Para mim, escrever já não é mais tão simples como antes. Antes eu não me preocupava nenhum pouco com pontuação, coerência, gramática, escrita culta, coloquial, ou sei lá o quê. Eu simplesmente colocava no papel o que vinha em mente. Era tudo tão mais simples: as palavras fluíam na minha cabeça, saíam com mais facilidade, parecia que elas tinham vontade própria. Eu nunca me senti à vontade para mostrar aquilo que escrevia, e se eu o fizesse, não me expunha, por medo de possíveis críticas.

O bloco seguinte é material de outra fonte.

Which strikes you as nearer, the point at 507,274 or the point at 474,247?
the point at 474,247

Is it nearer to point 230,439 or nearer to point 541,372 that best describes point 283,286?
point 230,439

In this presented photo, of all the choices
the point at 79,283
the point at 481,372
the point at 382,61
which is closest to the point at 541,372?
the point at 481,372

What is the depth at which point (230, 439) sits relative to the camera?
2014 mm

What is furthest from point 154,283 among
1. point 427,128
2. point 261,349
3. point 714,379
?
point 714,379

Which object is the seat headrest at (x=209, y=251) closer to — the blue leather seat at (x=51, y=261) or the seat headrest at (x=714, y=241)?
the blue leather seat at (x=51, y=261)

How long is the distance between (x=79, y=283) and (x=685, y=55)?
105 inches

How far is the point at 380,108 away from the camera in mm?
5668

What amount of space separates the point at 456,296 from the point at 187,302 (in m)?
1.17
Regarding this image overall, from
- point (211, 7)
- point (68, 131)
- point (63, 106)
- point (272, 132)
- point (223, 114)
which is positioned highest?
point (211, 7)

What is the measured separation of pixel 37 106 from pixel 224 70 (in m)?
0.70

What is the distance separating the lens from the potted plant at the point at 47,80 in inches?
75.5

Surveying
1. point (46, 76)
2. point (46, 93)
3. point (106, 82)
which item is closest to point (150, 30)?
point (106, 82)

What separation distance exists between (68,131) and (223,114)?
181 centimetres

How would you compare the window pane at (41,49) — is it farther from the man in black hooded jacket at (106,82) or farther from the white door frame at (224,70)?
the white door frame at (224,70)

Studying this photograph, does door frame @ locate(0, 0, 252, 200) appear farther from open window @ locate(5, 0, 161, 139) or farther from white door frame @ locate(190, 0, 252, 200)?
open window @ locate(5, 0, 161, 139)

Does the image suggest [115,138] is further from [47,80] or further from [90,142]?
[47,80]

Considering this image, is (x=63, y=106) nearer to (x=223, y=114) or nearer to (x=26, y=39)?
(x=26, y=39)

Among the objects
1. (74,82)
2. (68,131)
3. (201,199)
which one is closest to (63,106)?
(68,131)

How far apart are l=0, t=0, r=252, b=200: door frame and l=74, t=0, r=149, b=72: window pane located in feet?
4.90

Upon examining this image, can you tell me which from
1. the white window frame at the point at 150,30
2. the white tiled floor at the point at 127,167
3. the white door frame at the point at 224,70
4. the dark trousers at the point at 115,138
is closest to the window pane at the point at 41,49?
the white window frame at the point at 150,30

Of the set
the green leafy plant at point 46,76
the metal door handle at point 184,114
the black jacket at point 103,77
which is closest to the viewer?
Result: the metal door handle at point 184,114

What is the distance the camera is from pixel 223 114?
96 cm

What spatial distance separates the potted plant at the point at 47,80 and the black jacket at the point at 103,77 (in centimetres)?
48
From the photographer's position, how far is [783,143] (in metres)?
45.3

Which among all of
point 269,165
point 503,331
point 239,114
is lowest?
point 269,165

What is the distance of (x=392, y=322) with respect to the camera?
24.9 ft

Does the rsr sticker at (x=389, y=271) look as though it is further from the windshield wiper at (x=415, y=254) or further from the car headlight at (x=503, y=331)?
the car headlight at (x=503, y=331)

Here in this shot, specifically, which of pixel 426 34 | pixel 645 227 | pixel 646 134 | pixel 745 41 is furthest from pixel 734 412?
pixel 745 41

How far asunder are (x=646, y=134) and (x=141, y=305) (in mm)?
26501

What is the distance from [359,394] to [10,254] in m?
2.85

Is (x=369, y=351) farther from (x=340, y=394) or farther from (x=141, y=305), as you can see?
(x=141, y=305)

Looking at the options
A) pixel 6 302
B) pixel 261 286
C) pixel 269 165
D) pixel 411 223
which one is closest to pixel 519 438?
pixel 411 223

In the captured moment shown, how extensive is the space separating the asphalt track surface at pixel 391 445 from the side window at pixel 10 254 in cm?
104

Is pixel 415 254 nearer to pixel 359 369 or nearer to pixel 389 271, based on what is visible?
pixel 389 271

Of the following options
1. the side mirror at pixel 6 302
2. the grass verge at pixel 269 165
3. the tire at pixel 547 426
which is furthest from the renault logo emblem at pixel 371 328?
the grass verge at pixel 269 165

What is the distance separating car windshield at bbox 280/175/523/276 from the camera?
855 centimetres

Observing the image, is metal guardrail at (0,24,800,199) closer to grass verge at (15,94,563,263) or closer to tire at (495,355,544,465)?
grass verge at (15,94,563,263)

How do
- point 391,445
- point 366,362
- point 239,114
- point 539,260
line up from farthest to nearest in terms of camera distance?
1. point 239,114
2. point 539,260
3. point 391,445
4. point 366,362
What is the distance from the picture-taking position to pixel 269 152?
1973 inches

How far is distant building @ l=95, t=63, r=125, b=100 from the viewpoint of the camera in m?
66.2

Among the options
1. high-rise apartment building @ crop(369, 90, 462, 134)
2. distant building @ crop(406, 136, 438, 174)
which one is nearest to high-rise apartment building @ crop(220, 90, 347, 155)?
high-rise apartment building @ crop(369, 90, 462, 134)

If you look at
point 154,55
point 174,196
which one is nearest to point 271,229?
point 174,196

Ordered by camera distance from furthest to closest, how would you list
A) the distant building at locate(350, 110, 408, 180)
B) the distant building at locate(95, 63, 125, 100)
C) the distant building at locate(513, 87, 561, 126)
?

“O que as pessoas pensam?”, essa frase sempre foi uma assombração, a insegurança me acompanhava. Mas mesmo assim, eu escrevia com frequência e guardava todos os meus caderninhos muito bem escondidos e os relia sempre. E mesmo se ninguém entendesse o que estava escrito, eu não ligava. Buscava mais motivação e inspiração para continuar a escrever. Infelizmente não me lembro quais eram essas motivações, hoje em dia ando precisando bastante delas, mas elas não aparecem. Simplesmente eu não consigo acompanhar a velocidade das mudanças em minha mente, é tudo muito instável e complexo. É incrível como, de repente, sua criatividade desce pelo ralo, seu deficit de atenção se aguça e tudo aquilo que você pensava, criava, desenvolvia, escrevia mentalmente; em segundos desaparece e você já não consegue mais concluir, ou pelo menos, iniciar aquilo que você tanto quis.

É incrível como você já não sabe mais escrever um poema ou poesia, não consegue mais escrever uma música, tão pouco uma simples carta. E também, é incrível como aquela assombração ainda continua, talvez até maior do que antes. Felizmente, hoje um pouco mais madura, você pode ignorá-la e fingir que não existe mais. Dizem que a leitura ajuda a aprender novas palavras, a desenvolver textos, a falar melhor, enfim. Mas quem é que pode me dizer – POR FAVOR - o que pode me ajudar a retomar àquela paixão que eu tinha pela leitura? Porque é disso que eu preciso! Definitivamente. Eu preciso me apegar às coisas que eu sempre gostei, agarrá-las, usufruí-las ao máximo e fazer tudo o que eu queria/quero fazer, todas aquelas coisas nas quais eu acho que sei fazer...

Por mais que, talvez alguns achem que não sirvo para ser ou fazer certas coisas, continuarei a fazê-las mesmo assim. Pois acima de tudo, a minha opinião, o meu desejo, a minha paixão, a minha consciência tranquila, AINDA é mais importante. E me aperfeiçoarei na medida do possível. Afinal, cada novo dia é um aprendizado.